Hi Chris. Another thoughtful piece. Thank you.

I’ll comment on specific issues in this piece in a bit. At some point, however, I wonder if you would care to tackle more fundamental questions about the foundational basis for moral imperatives.

I seems to me that within the limitations of human minds every philosophical issue can be taken apart into components that address either

.- what was,

.- what is, or

.- what might be.

For me, all moral issues are about what should be (a subcategory of what might be). When I consider any issue about morals I am perforce considering the possible effects of human action on objective reality. Any of the stuff in a human mind that is not related to action is not in the realm of morals.

In my world, all of our issues about physical reality (the realm of science) are ultimately addressed by observation. How questions about entities in social reality are addressed depends on the realm in which the issue arises. For example, the answer to any mathematical issue lies in logic.

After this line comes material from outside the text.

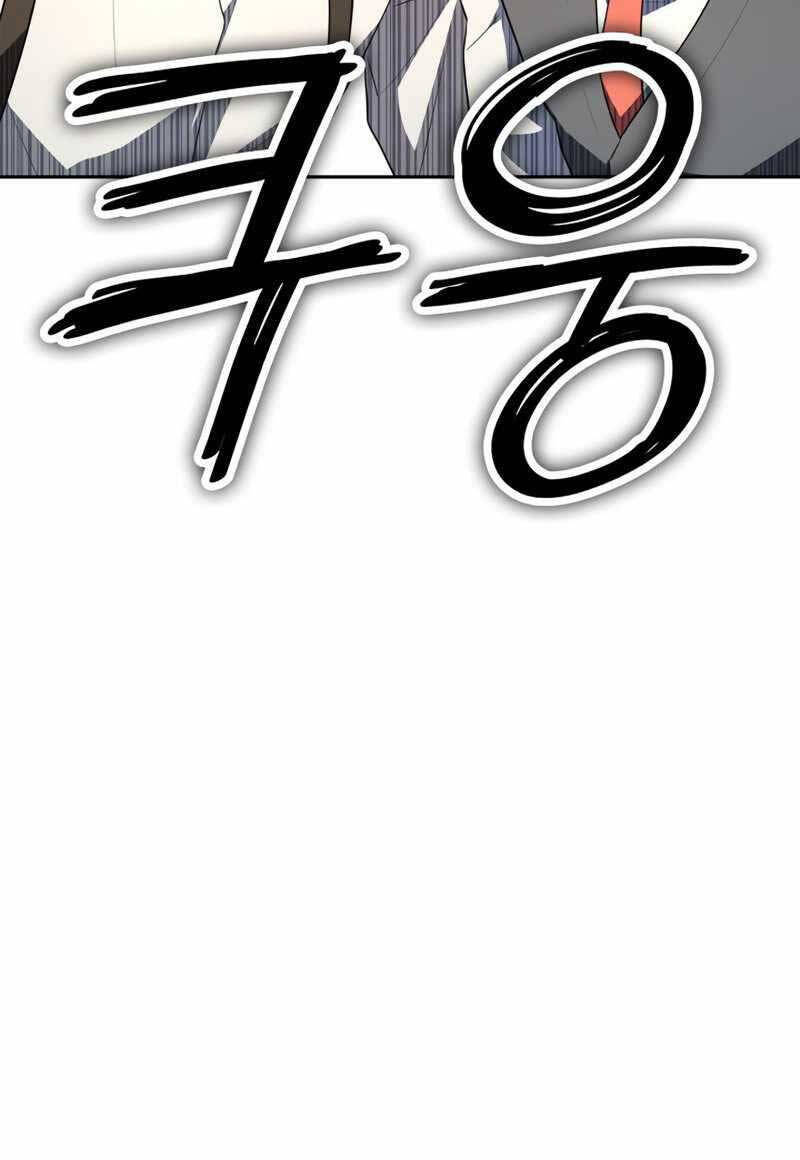 Đại pháp sư toàn năng chapter 51 - Upload bởi truyensieuhay.com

It is difficult to have unequivocal answers to most moral questions because the answer depends on a conception of the good. The only unequivocal good I can think of is the continual survival of the human species. [1] There may be other unequivocal goods, but whenever I examine them, it seems to me there are exceptions. I need to revisit Kant.

Note

[1] Should this be modified by “survival on earth”? I think it depends on one’s conception of “human”. I suspect that what we consider to be human life can exist only in the Earth’s ecosystem. But that continually changes. If our progeny (completely “natural”, artificial, or mixed) establishes themselves some hundreds of millennium hence in some extra-Earth ecosystem, will we consider them to still be human?